** Start GIVEN PASSAGE **

Everyone loves a good mystery, especially when the story gives you the chance to solve the case right alongside detectives. There are few things more satisfying than when everything comes together at the end, and you realize all the small details along the way meant something. If you’re looking for a good book to exercise your brain and keep you engaged all the way through, this is the list for you.
From the hidden secrets in a 14th-century abbey to a sweltering hot courtroom in the 1920s to a futuristic world where the line between fiction and reality is constantly blurred, here are 11 literary mysteries for the high-minded sleuth.
Detective Guy Roland has solved many mysteries in his career, but the only one he can never seem to crack is his own. Guy has suffered from the effects of amnesia for the past 10 years and cannot recall a single thing about who he was or what he was doing during the years of the Nazi occupation of Paris.
After the detective agency he worked for closes, Guy begins a search through his old boss Hutte’s files for any possible clues to his identity. When a promising lead finally emerges, Guy finds himself on an international search as his memories slowly start to reemerge.
A Covenant with Death
At the end of a warm spring day in 1923, Louise Talbot is found strangled to death. Her small southwestern town is shocked, and when her affair with another man is revealed, suspicion quickly turns to her husband.

** End GIVEN PASSAGE **
** Start RECORDS PROVIDED **

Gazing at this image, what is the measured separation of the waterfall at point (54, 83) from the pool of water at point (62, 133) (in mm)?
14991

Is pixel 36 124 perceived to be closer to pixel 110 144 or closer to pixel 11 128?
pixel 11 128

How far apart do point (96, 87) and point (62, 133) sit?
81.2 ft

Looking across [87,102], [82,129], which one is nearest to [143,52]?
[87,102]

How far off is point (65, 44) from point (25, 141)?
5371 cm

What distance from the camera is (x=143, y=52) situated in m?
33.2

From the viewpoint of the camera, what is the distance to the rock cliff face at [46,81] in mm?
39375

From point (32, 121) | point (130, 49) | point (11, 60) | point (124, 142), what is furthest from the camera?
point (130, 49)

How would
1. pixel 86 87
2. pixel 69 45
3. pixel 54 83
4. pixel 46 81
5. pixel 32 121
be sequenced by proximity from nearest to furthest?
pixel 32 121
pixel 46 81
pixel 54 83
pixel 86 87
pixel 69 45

** End RECORDS PROVIDED **

_YOUR TASKS:_
1. Transcribe everything in the passage on literary mysteries from "After the detective" down to "to her husband.".
2. How many lines of the entries contain the string "pixel"? Give only the number.

_ANSWERS TO EACH TASK:_
1.
After the detective agency he worked for closes, Guy begins a search through his old boss Hutte’s files for any possible clues to his identity. When a promising lead finally emerges, Guy finds himself on an international search as his memories slowly start to reemerge.
A Covenant with Death
At the end of a warm spring day in 1923, Louise Talbot is found strangled to death. Her small southwestern town is shocked, and when her affair with another man is revealed, suspicion quickly turns to her husband.

2. 12